I have a caching application that runs in userspace and provides acceleration services to clients running on external hosts elsewhere in the network. Briefly put, my program watches network traffic and does deep packet inspection to generate accelerated replies to some client requests.
For reasons that are long and boring, I wanted to add some NAT functionality. As a proof of concept, I was hoping to put a front end on my application using iptables/netfilter. Mostly, it works great. I can NAT successfully, and I can forward traffic to my application using NFQUEUEs, allowing it to read them and do packet inspection.

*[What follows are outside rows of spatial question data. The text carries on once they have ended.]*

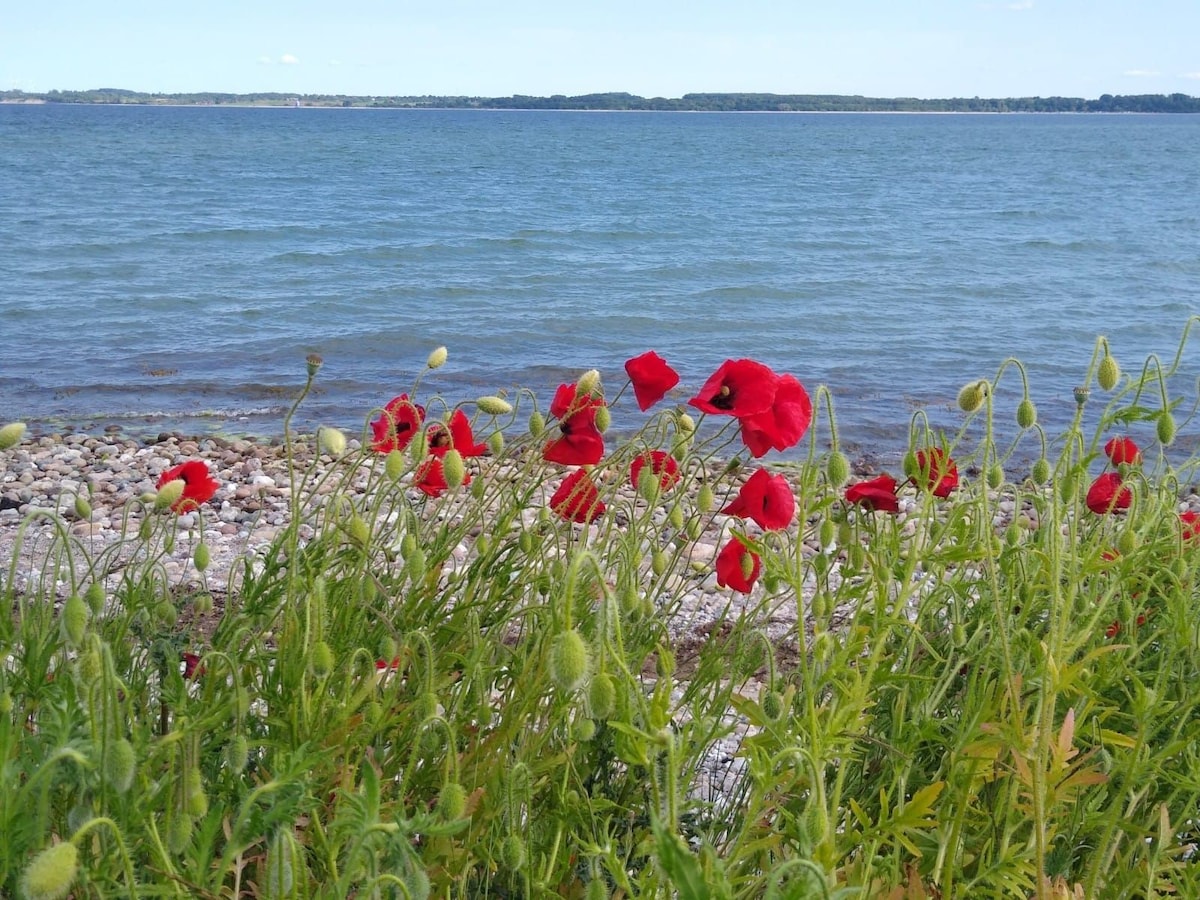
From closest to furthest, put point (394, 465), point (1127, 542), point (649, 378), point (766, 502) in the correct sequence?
point (394, 465) < point (1127, 542) < point (766, 502) < point (649, 378)

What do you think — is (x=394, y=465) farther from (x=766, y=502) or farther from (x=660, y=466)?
(x=766, y=502)

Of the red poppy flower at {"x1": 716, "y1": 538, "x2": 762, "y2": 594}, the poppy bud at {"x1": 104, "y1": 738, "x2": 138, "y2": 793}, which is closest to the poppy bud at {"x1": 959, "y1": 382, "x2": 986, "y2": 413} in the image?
the red poppy flower at {"x1": 716, "y1": 538, "x2": 762, "y2": 594}

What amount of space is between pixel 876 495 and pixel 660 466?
0.38m

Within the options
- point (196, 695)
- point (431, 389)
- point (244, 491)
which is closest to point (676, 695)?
point (196, 695)

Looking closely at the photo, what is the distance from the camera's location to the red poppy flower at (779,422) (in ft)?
7.01

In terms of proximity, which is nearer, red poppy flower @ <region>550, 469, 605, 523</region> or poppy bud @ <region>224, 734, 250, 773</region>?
poppy bud @ <region>224, 734, 250, 773</region>

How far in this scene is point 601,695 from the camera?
1296 millimetres

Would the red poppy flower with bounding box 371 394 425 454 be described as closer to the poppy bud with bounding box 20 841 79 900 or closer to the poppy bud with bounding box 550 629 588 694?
the poppy bud with bounding box 550 629 588 694

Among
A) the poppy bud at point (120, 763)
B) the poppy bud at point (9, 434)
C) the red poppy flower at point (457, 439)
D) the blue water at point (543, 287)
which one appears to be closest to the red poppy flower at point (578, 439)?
the red poppy flower at point (457, 439)

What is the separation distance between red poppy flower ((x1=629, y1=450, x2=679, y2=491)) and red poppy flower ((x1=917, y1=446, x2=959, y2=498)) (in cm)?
43

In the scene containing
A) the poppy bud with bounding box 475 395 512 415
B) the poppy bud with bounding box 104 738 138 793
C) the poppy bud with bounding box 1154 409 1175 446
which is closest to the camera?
the poppy bud with bounding box 104 738 138 793

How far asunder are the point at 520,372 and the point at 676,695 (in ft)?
23.4

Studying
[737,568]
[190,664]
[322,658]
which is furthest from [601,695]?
[190,664]

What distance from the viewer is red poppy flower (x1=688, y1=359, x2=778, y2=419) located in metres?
2.13
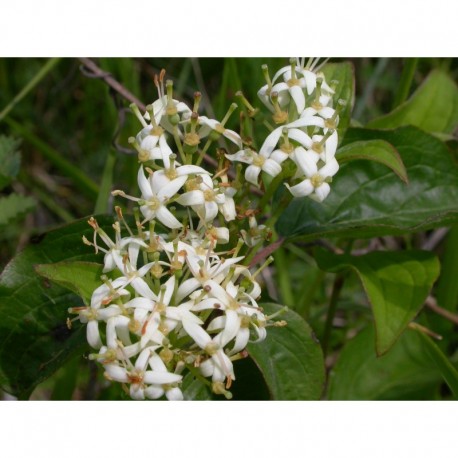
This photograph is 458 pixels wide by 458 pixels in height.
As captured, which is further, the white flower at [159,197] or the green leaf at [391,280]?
the green leaf at [391,280]

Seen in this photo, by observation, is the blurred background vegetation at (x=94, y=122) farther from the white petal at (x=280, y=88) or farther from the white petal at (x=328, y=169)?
the white petal at (x=328, y=169)

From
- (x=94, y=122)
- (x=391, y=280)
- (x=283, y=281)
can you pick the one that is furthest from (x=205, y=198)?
(x=94, y=122)

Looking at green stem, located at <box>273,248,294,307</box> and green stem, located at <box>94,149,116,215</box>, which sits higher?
green stem, located at <box>94,149,116,215</box>

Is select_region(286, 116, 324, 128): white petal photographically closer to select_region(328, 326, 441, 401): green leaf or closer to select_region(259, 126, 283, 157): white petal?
select_region(259, 126, 283, 157): white petal

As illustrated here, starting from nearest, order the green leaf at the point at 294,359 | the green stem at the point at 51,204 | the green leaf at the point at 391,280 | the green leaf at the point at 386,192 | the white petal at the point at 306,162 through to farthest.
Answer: the white petal at the point at 306,162 → the green leaf at the point at 294,359 → the green leaf at the point at 391,280 → the green leaf at the point at 386,192 → the green stem at the point at 51,204

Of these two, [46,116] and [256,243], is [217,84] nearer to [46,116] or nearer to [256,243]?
[46,116]

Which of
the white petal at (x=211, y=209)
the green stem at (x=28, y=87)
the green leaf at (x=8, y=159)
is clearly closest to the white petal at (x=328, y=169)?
the white petal at (x=211, y=209)

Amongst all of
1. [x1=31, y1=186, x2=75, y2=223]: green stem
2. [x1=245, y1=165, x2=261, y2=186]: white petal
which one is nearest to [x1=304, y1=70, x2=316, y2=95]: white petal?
[x1=245, y1=165, x2=261, y2=186]: white petal
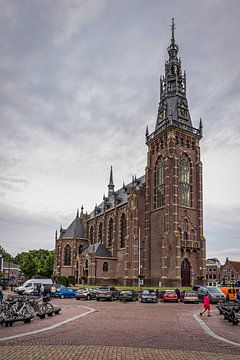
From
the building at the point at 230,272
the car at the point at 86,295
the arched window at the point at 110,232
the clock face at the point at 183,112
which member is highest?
the clock face at the point at 183,112

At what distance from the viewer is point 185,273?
56.6 metres

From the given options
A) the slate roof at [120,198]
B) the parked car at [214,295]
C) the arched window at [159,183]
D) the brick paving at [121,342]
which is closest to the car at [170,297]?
the parked car at [214,295]

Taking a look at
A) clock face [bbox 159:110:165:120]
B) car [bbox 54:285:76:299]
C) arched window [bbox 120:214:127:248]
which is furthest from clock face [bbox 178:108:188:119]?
car [bbox 54:285:76:299]

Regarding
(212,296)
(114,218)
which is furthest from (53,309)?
(114,218)

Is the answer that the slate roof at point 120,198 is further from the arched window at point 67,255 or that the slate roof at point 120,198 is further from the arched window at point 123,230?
the arched window at point 67,255

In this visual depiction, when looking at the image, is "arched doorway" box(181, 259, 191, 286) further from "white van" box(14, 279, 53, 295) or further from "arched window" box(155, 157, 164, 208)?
"white van" box(14, 279, 53, 295)

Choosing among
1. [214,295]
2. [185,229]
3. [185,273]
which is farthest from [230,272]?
[214,295]

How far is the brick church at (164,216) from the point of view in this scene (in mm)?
56812

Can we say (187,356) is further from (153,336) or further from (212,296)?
(212,296)

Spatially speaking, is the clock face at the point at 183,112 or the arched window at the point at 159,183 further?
the clock face at the point at 183,112

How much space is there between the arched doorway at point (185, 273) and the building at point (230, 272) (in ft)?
121

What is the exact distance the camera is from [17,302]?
58.5ft

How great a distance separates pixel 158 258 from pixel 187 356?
4973 centimetres

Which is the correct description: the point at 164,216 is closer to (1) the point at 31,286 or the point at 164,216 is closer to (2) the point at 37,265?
(1) the point at 31,286
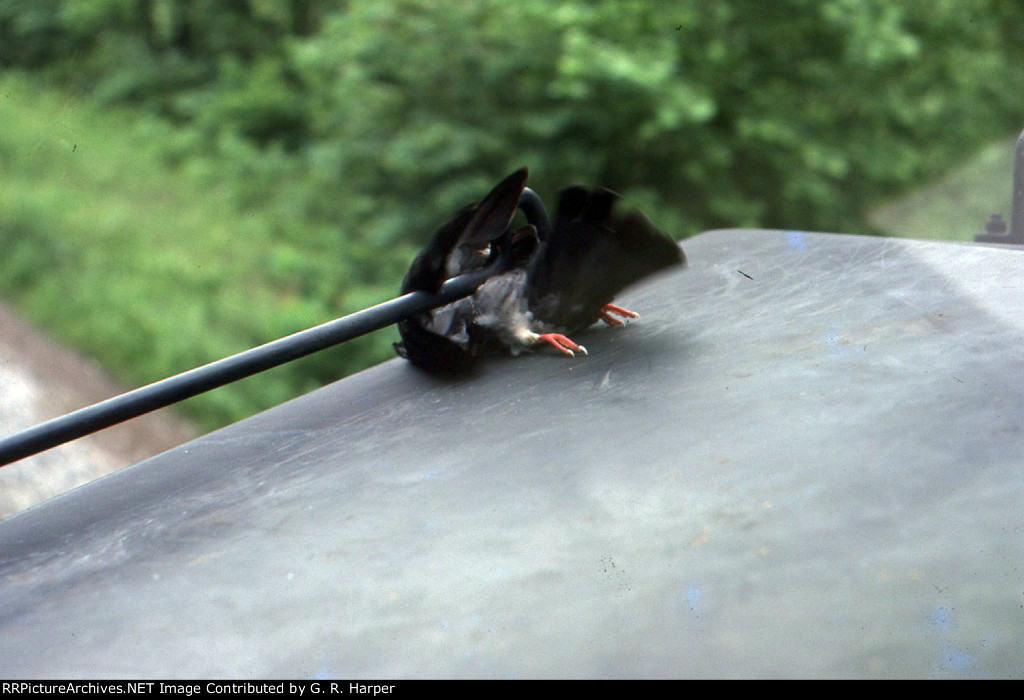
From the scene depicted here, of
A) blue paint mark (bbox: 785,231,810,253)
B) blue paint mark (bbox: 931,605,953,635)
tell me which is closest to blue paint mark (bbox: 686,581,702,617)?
blue paint mark (bbox: 931,605,953,635)

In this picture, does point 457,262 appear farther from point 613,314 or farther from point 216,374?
point 216,374

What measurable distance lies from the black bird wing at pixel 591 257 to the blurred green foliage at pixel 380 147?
248cm

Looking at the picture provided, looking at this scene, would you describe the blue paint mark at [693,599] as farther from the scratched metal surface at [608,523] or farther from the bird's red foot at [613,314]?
the bird's red foot at [613,314]

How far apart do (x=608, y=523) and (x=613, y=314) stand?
0.57 m

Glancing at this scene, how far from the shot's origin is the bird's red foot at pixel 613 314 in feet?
4.60

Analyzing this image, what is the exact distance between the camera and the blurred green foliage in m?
4.05

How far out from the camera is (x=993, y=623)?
754 mm

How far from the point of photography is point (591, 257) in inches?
53.8

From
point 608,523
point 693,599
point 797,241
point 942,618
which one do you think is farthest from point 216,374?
point 797,241

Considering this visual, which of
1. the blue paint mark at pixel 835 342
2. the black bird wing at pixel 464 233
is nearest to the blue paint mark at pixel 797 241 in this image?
the blue paint mark at pixel 835 342

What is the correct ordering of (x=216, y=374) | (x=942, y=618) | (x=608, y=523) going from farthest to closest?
(x=216, y=374)
(x=608, y=523)
(x=942, y=618)

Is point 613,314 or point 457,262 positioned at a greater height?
point 457,262
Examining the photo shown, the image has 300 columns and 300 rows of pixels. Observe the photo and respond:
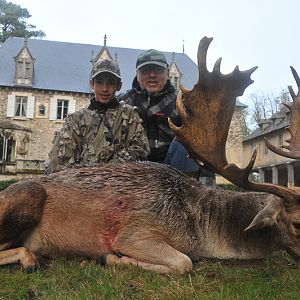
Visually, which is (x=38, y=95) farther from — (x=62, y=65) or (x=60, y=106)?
(x=62, y=65)

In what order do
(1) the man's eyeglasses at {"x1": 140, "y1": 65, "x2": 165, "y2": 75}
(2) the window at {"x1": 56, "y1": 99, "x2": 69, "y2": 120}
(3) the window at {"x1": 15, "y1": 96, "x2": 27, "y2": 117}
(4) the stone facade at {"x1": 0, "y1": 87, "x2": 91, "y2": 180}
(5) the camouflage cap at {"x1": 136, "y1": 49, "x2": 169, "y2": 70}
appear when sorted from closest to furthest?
(5) the camouflage cap at {"x1": 136, "y1": 49, "x2": 169, "y2": 70} → (1) the man's eyeglasses at {"x1": 140, "y1": 65, "x2": 165, "y2": 75} → (4) the stone facade at {"x1": 0, "y1": 87, "x2": 91, "y2": 180} → (3) the window at {"x1": 15, "y1": 96, "x2": 27, "y2": 117} → (2) the window at {"x1": 56, "y1": 99, "x2": 69, "y2": 120}

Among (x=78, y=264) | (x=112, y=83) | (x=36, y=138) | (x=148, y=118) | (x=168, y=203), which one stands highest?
(x=112, y=83)

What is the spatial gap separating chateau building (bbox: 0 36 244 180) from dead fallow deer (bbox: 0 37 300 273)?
3880cm

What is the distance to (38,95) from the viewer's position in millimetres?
44781

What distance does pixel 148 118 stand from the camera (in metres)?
8.09

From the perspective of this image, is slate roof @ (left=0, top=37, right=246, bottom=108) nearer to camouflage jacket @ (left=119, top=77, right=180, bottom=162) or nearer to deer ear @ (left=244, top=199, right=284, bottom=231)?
camouflage jacket @ (left=119, top=77, right=180, bottom=162)


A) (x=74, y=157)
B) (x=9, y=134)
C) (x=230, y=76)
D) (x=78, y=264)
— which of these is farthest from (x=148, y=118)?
(x=9, y=134)

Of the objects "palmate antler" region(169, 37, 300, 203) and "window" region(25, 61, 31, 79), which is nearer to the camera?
"palmate antler" region(169, 37, 300, 203)

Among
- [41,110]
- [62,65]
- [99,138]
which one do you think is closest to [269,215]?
[99,138]

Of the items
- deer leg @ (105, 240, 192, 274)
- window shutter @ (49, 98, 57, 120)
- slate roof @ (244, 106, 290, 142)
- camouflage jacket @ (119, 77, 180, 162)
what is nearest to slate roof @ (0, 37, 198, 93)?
window shutter @ (49, 98, 57, 120)

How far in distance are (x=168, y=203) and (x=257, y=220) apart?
3.32 feet

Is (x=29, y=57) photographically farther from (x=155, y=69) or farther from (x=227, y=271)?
(x=227, y=271)

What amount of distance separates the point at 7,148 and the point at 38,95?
5.66m

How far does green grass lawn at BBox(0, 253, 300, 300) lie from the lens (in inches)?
148
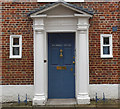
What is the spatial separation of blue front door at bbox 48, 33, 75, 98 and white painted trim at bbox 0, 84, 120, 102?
746 millimetres

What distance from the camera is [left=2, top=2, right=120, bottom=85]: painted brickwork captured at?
6594 mm

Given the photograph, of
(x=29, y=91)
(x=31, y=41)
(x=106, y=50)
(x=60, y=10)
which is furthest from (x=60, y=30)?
(x=29, y=91)

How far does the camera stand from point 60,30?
21.3ft

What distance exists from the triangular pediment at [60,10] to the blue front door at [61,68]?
850mm

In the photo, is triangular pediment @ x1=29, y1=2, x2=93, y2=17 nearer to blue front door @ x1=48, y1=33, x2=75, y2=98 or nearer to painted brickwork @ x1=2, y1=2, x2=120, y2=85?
painted brickwork @ x1=2, y1=2, x2=120, y2=85

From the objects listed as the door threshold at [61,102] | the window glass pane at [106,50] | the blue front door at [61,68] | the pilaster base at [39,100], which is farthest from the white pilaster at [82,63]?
the pilaster base at [39,100]

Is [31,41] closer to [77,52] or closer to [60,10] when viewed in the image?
[60,10]

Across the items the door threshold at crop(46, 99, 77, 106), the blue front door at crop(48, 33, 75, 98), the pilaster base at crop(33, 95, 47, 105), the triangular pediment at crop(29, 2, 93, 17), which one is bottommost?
the door threshold at crop(46, 99, 77, 106)

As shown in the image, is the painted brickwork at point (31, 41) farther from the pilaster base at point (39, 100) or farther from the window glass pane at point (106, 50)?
the pilaster base at point (39, 100)

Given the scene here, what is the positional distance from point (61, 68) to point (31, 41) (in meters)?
1.53

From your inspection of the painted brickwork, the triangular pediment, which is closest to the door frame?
the triangular pediment

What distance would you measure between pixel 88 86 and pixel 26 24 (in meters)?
3.24

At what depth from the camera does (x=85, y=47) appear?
6.36 m

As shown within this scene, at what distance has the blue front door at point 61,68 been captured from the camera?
6.84 meters
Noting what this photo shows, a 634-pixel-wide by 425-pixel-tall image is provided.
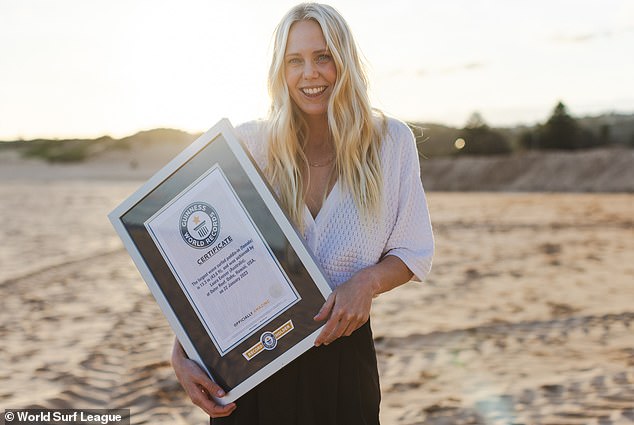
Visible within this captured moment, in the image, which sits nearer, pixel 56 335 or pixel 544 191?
pixel 56 335

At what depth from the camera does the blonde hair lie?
74.4 inches

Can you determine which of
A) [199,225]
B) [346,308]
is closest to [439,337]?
[346,308]

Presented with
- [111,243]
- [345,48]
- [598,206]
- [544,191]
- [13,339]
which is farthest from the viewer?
[544,191]

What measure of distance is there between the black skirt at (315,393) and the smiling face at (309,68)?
0.74 m

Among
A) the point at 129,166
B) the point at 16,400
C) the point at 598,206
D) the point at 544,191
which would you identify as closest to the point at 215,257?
the point at 16,400

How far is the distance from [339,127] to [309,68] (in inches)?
7.8

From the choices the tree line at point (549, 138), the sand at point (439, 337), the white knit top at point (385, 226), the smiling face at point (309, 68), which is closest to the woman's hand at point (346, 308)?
the white knit top at point (385, 226)

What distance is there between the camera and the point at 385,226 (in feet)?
6.36

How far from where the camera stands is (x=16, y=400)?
13.9 feet

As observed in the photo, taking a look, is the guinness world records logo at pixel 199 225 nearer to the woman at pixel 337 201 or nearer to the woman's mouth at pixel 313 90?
the woman at pixel 337 201

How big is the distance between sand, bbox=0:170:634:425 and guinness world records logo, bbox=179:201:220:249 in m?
2.58

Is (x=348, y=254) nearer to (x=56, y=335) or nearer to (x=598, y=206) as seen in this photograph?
(x=56, y=335)

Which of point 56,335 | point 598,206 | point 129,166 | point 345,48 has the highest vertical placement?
point 129,166

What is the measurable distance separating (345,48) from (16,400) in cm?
356
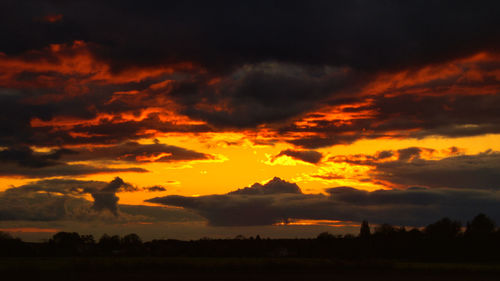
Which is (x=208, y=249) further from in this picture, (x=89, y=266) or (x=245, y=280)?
(x=245, y=280)

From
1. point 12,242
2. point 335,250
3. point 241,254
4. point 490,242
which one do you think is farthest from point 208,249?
point 490,242

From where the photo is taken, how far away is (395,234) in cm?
19888

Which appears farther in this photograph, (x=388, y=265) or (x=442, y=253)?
(x=442, y=253)

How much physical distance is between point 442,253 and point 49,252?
125 meters

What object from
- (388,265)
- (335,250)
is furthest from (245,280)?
(335,250)

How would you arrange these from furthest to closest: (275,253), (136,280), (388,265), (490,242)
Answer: (275,253) < (490,242) < (388,265) < (136,280)

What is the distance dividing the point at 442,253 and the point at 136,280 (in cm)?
10633

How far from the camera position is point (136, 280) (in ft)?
245

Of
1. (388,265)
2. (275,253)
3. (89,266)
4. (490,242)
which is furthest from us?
(275,253)

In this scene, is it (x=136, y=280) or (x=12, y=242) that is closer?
(x=136, y=280)

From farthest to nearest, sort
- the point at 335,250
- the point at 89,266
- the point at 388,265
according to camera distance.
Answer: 1. the point at 335,250
2. the point at 388,265
3. the point at 89,266

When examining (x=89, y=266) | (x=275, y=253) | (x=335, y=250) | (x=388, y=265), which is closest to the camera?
(x=89, y=266)

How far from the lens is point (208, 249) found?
19738 centimetres

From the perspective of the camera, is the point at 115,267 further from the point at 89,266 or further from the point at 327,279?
the point at 327,279
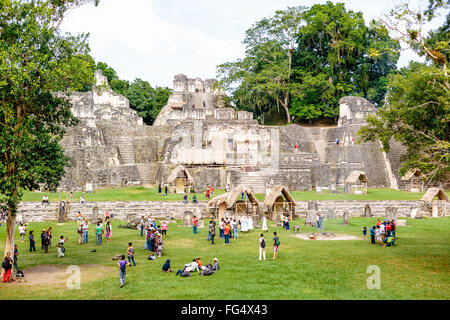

However, when my cache attempts to generate a response back to the client, I have difficulty. I'm trying to feed internally generated response packets to the network via a raw socket so that they are sent back to the client. I find that the packets' TCP source port is being changed. The packet I hand to the raw socket has source port = 2049 (NFS), but what actually comes out has source port = 1024.
Upon further analysis, I suspect that my generated packets are running afoul of netfilter's connection tracking and NAT code. Netfilter thinks they are not part of the connection that I'm injecting them into, but they have the same tuple as that connection. So it thinks it's seeing a collision and does port forwarding. This is obviously a problem, as they're supposed to look to the client like they belong to the same connection.
Is there a good way to just skip the final NAT steps for some packets? Failing that, is there a way to programmatically tell netfilter that my packets belong to particular client connection, even though they come from a raw socket rather than the network?